Ma non è tutto. "C'è, però, qualcosa che l'azienda forse non ricorda. I collaboratori possono scrivere al massimo 30 pezzi al mese. Lavorando sia sul cartaceo che sul web, basterebbero pochi giorni per raggiungere la soglia dei 30 pezzi mensili . incalaza la nota -. E poi? Chi scrive di nera o di giudiziaria starebbe a casa in attesa del mese successivo per poter ricominciare a star dietro agli eventi? E chi segue quotidianamente una squadra di calcio professionistica? Salterebbe delle partite di campionato o delle conferenze stampa pre o post gara? No, ovviamente. Dovrebbe scrivere, ma gratis...".

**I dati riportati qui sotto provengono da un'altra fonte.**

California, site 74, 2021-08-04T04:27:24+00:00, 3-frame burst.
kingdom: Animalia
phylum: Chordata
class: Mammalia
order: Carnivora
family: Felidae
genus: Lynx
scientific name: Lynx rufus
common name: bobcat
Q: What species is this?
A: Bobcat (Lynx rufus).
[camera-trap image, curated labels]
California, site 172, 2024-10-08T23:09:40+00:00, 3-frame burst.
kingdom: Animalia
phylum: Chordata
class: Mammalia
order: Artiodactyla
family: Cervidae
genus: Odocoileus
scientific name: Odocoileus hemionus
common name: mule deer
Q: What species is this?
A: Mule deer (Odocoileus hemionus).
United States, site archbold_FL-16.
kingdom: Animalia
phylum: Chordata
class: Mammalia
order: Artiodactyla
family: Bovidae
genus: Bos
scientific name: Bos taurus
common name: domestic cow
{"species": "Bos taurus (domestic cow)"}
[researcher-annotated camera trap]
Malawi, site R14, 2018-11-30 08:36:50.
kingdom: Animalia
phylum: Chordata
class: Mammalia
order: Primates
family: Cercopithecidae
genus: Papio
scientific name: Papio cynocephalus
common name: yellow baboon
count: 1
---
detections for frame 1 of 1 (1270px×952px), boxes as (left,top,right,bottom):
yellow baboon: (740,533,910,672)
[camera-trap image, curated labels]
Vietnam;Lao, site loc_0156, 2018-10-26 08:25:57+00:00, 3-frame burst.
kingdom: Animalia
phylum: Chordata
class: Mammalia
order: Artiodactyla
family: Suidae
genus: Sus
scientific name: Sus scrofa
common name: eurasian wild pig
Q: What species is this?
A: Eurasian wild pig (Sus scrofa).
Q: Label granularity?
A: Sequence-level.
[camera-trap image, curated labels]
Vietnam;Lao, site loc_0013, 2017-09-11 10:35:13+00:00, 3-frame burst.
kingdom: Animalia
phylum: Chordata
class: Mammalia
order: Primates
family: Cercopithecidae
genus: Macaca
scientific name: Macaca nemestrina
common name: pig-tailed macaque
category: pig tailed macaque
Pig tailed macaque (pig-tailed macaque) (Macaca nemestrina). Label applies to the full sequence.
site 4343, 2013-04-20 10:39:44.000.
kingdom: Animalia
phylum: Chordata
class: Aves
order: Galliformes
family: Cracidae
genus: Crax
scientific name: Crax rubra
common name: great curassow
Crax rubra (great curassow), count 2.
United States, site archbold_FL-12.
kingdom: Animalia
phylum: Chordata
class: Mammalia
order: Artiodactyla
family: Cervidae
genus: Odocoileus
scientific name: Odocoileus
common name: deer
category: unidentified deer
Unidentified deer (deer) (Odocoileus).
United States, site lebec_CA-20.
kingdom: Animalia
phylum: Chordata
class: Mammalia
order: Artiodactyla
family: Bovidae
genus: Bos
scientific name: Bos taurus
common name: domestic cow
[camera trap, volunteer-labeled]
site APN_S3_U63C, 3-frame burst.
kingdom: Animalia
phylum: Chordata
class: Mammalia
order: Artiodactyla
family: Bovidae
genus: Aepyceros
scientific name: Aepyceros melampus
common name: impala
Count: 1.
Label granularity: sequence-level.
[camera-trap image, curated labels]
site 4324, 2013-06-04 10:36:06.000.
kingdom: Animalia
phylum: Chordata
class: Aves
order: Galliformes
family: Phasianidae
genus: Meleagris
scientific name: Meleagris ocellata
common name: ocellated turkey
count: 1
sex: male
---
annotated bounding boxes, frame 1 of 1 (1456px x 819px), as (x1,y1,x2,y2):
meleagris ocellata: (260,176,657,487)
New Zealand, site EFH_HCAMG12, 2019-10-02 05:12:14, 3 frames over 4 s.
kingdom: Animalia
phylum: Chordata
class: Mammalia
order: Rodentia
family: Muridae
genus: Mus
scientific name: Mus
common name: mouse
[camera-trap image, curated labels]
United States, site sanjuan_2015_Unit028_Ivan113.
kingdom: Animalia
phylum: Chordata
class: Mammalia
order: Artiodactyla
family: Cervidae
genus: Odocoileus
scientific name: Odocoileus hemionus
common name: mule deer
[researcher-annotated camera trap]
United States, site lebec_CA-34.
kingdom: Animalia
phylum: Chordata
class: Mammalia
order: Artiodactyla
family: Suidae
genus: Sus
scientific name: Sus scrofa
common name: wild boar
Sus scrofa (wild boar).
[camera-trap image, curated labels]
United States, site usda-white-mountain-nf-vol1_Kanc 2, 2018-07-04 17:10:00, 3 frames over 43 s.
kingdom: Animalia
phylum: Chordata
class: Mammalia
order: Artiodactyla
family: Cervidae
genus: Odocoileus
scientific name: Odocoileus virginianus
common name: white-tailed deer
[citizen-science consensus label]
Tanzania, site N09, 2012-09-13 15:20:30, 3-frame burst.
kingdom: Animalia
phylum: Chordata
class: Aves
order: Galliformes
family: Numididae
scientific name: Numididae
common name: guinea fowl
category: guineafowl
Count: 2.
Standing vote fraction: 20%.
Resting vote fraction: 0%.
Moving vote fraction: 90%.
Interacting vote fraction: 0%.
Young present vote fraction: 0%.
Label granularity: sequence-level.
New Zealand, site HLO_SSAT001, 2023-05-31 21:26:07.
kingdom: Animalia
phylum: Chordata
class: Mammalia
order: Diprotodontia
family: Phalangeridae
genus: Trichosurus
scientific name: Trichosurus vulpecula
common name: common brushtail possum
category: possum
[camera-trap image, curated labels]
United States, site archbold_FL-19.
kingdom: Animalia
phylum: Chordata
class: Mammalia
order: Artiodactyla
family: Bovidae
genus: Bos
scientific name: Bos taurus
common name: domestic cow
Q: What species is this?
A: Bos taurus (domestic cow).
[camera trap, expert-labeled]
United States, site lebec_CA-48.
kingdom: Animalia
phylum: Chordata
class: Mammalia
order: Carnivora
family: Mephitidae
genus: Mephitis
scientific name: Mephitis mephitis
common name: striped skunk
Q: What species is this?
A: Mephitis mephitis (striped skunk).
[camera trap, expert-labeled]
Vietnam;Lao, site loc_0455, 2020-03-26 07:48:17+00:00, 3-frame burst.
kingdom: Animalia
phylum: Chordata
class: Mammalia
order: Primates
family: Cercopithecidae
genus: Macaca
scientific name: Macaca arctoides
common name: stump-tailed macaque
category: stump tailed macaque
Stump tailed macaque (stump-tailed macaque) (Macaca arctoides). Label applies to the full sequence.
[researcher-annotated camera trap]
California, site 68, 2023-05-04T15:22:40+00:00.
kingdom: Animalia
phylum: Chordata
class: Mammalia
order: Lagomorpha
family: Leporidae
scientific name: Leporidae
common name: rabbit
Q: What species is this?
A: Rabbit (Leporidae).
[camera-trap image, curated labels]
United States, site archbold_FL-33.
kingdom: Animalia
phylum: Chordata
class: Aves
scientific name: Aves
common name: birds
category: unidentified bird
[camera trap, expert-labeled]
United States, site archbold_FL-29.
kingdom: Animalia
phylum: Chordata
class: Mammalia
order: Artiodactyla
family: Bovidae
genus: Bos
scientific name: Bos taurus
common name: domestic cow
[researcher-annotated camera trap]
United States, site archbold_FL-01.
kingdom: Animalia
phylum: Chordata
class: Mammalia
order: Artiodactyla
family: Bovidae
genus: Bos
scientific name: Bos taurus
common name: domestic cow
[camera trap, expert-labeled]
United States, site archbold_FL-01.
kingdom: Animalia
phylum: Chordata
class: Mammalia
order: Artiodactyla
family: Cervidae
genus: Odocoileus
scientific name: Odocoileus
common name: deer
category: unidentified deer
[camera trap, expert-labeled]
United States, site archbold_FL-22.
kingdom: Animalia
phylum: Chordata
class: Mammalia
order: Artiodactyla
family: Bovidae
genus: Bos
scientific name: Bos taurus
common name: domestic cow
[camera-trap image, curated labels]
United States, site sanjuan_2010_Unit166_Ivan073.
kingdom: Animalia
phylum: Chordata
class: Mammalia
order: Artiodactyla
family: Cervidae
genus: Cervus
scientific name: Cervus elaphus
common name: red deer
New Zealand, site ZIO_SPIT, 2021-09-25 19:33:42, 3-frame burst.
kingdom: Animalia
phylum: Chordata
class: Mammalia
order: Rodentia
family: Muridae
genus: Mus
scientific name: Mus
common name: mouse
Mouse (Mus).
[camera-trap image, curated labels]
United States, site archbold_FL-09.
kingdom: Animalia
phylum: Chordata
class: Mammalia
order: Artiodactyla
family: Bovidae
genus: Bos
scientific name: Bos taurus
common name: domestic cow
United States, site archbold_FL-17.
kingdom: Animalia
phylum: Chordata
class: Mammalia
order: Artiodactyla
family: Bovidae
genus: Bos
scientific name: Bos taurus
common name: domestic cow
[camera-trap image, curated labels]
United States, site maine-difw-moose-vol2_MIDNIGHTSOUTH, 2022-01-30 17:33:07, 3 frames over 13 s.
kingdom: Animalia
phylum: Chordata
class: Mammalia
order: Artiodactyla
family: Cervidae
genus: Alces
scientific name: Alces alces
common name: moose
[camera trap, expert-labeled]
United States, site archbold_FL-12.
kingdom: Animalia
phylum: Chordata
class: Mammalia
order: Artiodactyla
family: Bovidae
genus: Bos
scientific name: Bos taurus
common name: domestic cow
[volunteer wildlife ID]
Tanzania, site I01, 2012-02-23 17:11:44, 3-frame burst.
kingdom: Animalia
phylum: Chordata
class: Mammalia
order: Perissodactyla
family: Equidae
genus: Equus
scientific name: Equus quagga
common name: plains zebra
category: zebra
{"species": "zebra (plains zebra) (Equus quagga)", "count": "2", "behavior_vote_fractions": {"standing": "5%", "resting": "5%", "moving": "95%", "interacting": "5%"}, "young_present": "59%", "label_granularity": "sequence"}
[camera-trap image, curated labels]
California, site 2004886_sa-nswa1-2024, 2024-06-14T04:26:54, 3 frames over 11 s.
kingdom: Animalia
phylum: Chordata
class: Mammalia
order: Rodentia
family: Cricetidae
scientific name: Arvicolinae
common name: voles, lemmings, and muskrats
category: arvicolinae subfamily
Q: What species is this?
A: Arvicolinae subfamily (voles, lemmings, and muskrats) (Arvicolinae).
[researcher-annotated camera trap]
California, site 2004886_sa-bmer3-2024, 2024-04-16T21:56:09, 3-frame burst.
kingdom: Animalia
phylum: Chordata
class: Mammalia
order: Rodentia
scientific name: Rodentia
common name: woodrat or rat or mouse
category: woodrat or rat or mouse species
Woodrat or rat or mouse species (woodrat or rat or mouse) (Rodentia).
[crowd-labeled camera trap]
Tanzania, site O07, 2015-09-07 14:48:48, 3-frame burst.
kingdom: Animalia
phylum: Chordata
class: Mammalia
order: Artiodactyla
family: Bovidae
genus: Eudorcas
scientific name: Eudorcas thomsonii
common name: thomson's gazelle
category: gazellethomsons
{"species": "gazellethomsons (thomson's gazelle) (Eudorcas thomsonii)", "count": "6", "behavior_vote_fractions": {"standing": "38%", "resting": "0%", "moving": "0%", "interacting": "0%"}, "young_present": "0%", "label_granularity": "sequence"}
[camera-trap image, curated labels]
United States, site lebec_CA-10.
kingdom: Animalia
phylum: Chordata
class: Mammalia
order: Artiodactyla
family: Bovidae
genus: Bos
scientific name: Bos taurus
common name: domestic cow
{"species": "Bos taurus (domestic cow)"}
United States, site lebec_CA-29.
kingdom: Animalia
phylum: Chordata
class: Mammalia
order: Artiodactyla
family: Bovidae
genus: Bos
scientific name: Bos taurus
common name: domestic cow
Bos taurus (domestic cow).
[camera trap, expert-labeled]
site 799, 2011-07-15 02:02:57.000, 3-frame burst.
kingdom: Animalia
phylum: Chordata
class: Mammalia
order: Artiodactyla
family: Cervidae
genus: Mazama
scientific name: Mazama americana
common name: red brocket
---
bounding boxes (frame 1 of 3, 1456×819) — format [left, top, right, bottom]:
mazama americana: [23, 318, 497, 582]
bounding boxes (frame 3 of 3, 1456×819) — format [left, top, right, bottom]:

"Per capire meglio quanto grave sia la situazione e denunciare concretamente questo inaccettabile ricatto, facciamo un'ipotesi concreta. Quanto si potrebbe guadagnare scrivendo ogni giorno il pezzo più lungo previsto dal tariffario (3500 battute a 20 euro)? Presto detto: il massimo per un collaboratore del Messaggero regionale sarebbe di 600 euro lordi. Qualcuno in via del Tritone sa dirci se è possibile vivere nel 2020 in Italia con 600 euro lorde? Attendiamo risposte. E diciamo anche che i casi di giornalisti 'privilegiati', che potranno riempirsi le tasche con questo lauto stipendio, nelle sedi locali del Messaggero sono molto rari. Ci stanno riducendo alla fame. O forse vogliono solo che molti di noi vadano via. Ma ce lo stanno dicendo nel modo più vigliacco possibile".

Infine i collaboratori ringraziano "per l'immediata attenzione la Fnsi, la Clan e il Cdr, ai quali chiediamo di continuare a sostenerci in questa vitale vertenza, anche con l'aiuto della collettività abruzzese e, perché no, dei nostri lettori più fedeli".